Saved entries:
----

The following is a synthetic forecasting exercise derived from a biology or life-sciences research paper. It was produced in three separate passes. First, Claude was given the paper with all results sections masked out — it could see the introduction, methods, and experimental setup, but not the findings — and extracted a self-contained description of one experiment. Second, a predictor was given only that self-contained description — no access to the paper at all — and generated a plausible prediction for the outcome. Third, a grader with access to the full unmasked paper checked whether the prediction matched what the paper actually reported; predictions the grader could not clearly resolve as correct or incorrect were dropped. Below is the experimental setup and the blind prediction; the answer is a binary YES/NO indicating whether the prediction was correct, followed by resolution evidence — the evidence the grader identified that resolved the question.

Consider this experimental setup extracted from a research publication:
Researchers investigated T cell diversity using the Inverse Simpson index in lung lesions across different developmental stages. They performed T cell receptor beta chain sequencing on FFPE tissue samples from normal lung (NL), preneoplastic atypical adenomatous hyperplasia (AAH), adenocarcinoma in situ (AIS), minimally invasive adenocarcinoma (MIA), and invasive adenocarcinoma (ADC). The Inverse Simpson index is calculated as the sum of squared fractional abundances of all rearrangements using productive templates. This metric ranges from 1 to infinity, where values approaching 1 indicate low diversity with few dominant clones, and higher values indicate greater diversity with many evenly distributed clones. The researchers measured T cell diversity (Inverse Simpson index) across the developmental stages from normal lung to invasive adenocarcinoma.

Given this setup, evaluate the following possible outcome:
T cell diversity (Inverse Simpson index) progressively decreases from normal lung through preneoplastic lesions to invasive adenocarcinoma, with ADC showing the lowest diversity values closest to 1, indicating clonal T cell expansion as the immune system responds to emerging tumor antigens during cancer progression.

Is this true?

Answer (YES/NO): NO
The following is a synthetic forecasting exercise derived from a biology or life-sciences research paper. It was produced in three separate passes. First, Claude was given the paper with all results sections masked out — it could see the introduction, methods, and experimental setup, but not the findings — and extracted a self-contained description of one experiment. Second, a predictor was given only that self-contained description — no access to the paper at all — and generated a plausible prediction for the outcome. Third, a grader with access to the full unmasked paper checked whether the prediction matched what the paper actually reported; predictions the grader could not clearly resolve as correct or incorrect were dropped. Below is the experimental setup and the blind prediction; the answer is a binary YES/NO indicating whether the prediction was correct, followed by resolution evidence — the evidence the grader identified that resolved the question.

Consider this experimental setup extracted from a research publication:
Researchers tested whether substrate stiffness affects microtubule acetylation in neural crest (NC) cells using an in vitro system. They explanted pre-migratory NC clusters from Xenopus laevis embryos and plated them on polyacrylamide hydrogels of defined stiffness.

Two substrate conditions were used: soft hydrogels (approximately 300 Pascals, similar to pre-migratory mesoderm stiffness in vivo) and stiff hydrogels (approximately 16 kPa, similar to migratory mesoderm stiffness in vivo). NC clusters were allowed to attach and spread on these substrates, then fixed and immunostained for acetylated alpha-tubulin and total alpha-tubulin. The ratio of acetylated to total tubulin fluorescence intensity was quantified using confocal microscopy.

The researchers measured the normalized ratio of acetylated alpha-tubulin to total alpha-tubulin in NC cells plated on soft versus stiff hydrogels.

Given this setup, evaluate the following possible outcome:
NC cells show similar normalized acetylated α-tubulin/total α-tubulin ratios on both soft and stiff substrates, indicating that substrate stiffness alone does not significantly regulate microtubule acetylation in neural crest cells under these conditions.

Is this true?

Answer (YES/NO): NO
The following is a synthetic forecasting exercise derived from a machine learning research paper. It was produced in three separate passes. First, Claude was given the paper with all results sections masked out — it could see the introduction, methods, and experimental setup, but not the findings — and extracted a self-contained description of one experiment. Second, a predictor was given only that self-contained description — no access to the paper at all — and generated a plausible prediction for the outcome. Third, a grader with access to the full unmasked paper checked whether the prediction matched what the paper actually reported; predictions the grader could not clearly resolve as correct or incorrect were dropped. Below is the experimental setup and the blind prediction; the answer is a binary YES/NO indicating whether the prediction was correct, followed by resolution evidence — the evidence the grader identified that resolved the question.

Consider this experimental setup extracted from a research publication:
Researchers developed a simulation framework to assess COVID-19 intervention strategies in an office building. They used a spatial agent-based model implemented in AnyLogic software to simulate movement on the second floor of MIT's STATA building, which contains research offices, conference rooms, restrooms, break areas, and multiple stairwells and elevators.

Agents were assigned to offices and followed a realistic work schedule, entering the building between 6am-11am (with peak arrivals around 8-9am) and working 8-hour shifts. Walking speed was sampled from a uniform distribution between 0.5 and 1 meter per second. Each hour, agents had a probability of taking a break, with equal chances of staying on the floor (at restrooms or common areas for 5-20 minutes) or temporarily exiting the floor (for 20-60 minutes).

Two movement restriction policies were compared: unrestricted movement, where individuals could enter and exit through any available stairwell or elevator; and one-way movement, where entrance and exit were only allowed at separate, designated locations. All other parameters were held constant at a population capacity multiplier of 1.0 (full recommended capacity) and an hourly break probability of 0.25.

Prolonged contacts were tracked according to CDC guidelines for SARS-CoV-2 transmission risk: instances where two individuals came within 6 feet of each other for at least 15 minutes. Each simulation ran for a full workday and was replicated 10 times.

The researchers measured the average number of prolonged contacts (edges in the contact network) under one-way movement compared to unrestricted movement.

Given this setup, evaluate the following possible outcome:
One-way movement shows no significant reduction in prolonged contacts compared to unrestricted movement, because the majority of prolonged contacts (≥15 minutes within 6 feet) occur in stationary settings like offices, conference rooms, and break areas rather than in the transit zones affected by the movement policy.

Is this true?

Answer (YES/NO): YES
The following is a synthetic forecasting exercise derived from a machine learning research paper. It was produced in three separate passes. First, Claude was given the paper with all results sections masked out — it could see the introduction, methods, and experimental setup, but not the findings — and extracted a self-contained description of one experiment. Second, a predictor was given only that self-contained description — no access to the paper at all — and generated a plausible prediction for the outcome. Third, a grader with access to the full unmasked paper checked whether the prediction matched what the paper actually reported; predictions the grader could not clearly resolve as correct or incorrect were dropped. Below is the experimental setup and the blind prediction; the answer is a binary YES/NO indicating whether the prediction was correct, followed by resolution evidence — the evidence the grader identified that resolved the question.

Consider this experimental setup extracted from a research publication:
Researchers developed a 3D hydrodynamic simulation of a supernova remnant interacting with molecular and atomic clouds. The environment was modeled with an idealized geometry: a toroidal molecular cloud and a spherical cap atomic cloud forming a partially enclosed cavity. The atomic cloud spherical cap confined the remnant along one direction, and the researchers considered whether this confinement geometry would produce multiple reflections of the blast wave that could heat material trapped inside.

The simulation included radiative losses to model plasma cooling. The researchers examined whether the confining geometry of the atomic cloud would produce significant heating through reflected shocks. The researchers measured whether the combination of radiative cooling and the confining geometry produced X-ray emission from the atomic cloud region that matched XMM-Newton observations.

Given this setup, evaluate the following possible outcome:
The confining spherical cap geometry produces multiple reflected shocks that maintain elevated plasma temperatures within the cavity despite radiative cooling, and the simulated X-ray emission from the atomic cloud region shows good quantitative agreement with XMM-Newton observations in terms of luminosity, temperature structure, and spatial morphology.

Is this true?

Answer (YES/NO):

----

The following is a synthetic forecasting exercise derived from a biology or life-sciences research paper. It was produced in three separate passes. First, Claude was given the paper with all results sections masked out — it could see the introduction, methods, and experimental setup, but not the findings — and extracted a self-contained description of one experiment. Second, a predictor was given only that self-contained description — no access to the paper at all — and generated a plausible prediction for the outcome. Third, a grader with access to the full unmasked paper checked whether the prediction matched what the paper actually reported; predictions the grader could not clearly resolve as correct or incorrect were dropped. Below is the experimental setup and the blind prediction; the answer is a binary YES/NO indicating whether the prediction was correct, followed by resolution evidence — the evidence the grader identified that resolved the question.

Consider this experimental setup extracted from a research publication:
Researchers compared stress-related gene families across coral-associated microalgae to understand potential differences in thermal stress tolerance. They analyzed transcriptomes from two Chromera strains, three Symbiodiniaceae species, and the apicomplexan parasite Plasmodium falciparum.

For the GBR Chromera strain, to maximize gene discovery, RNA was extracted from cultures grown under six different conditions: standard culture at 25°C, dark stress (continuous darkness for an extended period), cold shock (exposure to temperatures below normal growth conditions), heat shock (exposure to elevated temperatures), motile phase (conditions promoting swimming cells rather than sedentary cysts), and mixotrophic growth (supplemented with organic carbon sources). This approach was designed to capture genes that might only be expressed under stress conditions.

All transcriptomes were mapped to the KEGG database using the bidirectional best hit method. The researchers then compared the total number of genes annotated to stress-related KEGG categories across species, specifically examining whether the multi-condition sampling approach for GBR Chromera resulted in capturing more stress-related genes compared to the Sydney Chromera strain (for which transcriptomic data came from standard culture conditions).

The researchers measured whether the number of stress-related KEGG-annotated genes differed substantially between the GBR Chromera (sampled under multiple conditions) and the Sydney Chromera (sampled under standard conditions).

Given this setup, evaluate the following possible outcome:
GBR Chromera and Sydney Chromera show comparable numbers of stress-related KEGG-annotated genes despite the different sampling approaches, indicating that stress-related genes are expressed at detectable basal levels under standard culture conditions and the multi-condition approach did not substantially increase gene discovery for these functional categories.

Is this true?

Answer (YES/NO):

----

Work to complete. Using the records above, list each line that includes "plated".

Task solution.
Researchers tested whether substrate stiffness affects microtubule acetylation in neural crest (NC) cells using an in vitro system. They explanted pre-migratory NC clusters from Xenopus laevis embryos and plated them on polyacrylamide hydrogels of defined stiffness.
The researchers measured the normalized ratio of acetylated alpha-tubulin to total alpha-tubulin in NC cells plated on soft versus stiff hydrogels.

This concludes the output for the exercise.